Some people collect stamps. Others take up gardening. But Ryan Wedding — former Olympic snowboarder — decided to diversify by allegedly smuggling mountains of cocaine and buying one of the rarest, most ludicrous cars ever to grace the Earth: a 2002 Mercedes-Benz CLK GTR Roadster, one of only six ever built. Because if you’re going to become an international fugitive, you might as well do it in style.
Naturally, the FBI was less impressed by the craftsmanship of AMG and more concerned with the billion-dollar drug empire allegedly funding it. They’ve now seized the Roadster — probably with a mix of awe and existential pain — because the government fleet rarely extends beyond beige SUVs and sadness.
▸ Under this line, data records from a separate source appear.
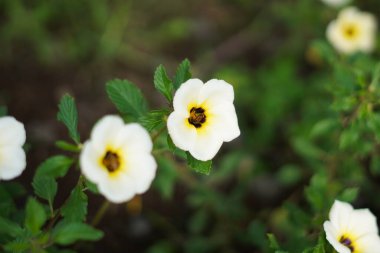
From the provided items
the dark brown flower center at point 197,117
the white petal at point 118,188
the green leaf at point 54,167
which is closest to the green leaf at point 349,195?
the dark brown flower center at point 197,117

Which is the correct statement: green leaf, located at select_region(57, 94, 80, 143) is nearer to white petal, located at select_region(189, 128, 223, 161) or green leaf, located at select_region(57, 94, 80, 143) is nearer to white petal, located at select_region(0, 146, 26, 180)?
white petal, located at select_region(0, 146, 26, 180)

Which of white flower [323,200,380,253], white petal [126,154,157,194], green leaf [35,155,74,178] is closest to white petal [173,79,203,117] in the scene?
white petal [126,154,157,194]

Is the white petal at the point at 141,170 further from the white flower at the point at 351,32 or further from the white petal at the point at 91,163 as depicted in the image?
the white flower at the point at 351,32

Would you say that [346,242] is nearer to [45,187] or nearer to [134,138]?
[134,138]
This isn’t just any Mercedes. The coupe version is already rarer than good manners on the M25, with only 20 ever built. But the Roadster? Just six. Six! The kind of number you’d expect for something like the Queen’s private slippers, not a road-legal Le Mans refugee with headlights. It’s worth around $13 million, which is enough to buy a small island, several yachts, and a lifetime supply of tyres for when you inevitably drive it like an idiot.
And this isn’t even the first CLK GTR Roadster to pass through criminal hands. Vijay Mallya, former Force India F1 boss and current “international man with more lawyers than friends,” once owned another. Meaning statistically, one in three CLK GTR Roadsters has belonged to someone the authorities would very much like to chat with.
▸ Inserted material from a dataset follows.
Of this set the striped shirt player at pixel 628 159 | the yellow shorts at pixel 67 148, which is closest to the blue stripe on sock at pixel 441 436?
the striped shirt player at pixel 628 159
Wedding, for reference, once represented Canada at the 2002 Winter Olympics before reportedly deciding snow wasn’t just for slalom — it was for shipping worldwide by the tonne. According to investigators, his operation allegedly moved 60 metric tons of cocaine a year, generating over $1 billion in revenue. The FBI now lists him among their Ten Most Wanted, dangling a $15 million reward for information. Roughly one gently-used CLK GTR.
And so here we are: one fugitive snowboarder somewhere in the world, one federal agency now in possession of a hypercar that could outrun half their fleet in reverse, and a Mercedes so exotic it practically requires a background check to sit near it.
If you ever doubted the cultural power of the CLK GTR, remember this: it doesn’t just attract collectors. It attracts international crime syndicates.